His mother's hand gripped his tightly. "I somehow doubt you managed the equivalent of hundreds of thousands dead, Matthew. World War One wasn't that devastating."

That jarred, but he didn't let it deter his words. "I shot a man in the war. He surrendered to me and William and then he put his hand in his jacket. I thought he was reaching for a gun, so I shot him. It was point blank, he died instantly." He sighed. "He was reaching for a bible. When I searched his uniform, I found the chaplain insignia. I covered it up before William saw, because I was ashamed that I had just killed a man of God for nothing and I put it out of my mind because the next German soldier reaching inside his jacket was going to be reaching for a gun. I'd never had a reason to trust them. It was a war and it was safer to… not be charitable. And it was a mistake, and it's one I have to live with. And worse, if I was in that same situation, I can't say I would act differently. So, I hate what you did, because it was wrong, but you couldn't have known how it would end up. If I ever expect forgiveness for myself then I have to forgive you."

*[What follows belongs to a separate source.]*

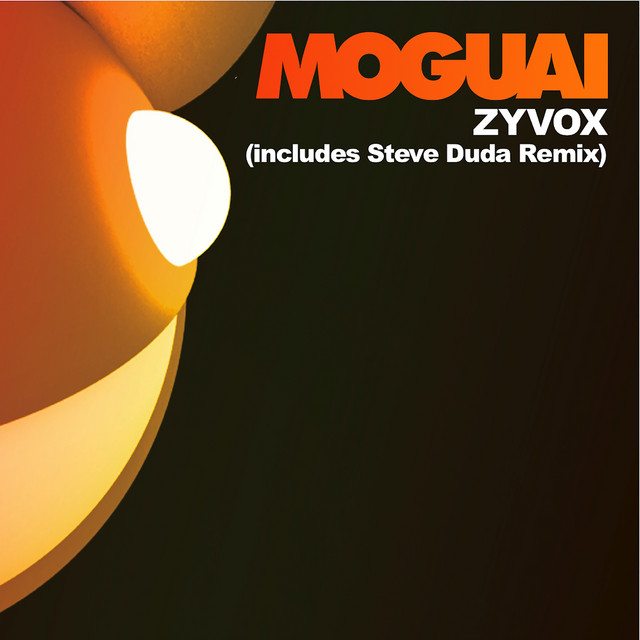 کاور آلبوم ZYVOX از MOGUAI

"I don't deserve that forgiveness, Matthew," she said after a moment.

"Would you feel better if I said no, you don't?" He felt his temper rise. "How's this. I spent every waking moment of the last three months wishing I could die, just so no one else would suffer in my place. When I wasn't being beaten or burned or starved by creatures from an H.G. Wells novel, I was completely and utterly alone. Everyone who ever knew me went to my funeral. My wife thought I was dead. My toes were cut off with a dull pair of shears and were left on my grave. The last ninety days of my life have been a waking nightmare that I can't discuss with anyone but you, and you're the reason it happened, and I love you because you're my mother and I don't want to be enraged with you for the rest of my life." He started to cry. "Just let me forgive you."

In seconds she was holding him, letting him cry on her shoulder. "Thank you," she said softly. "I don't deserve it but I accept your forgiveness and I am so sorry this happened. You didn't deserve this, and you mustn't feel like you can't be angry. You have every right to be angry." She hugged him tightly. "I told the Doctor I'd rather have you here alive and hating me than the alternative. Anything better than that is a blessing."

Matthew wiped his eyes. "It already is beginning to feel like a terrible nightmare." He chuckled suddenly. "You were Prime Minister of Great Britain. You can never tell Cousin Violet that. You might kill her."

She patted his shoulder and laughed. "Cousin Violet has her own secrets, which she intends to share with you when you're more recovered. Suffice to say, she knows, and she is astonished that the future is so horrifying. Now, it is close to one in the morning. You may not realize this, but Mary has been like a wild tigress. If she finds out I've had you up half the night when you were supposed to be resting, she will have me thrown out of the house and forbidden to see you." She brushed the hair from his eyes.

"I must look like a girl," he said as he laid back in bed.

"Carson did want to cut your hair," Isobel said, her voice tinged with amusement. She brushed it again. "I didn't let him. I thought it was the last thing we needed to be concerned about. And in the future, this would be stylishly short for a man and you'd be considered very handsome."

"Fashion sounds abysmal in the future." He hesitated. "I'm sorry the Doctor couldn't forgive you." The thing that had frightened him was that he thought the man had wanted to forgive, and just couldn't, that something was broken inside of him.

Isobel took his hand. "He will, Matthew. One day in his future, a day I've already lived, I will get him to where he needs to be and he will forgive me… and hopefully he'll be able to forgive himself."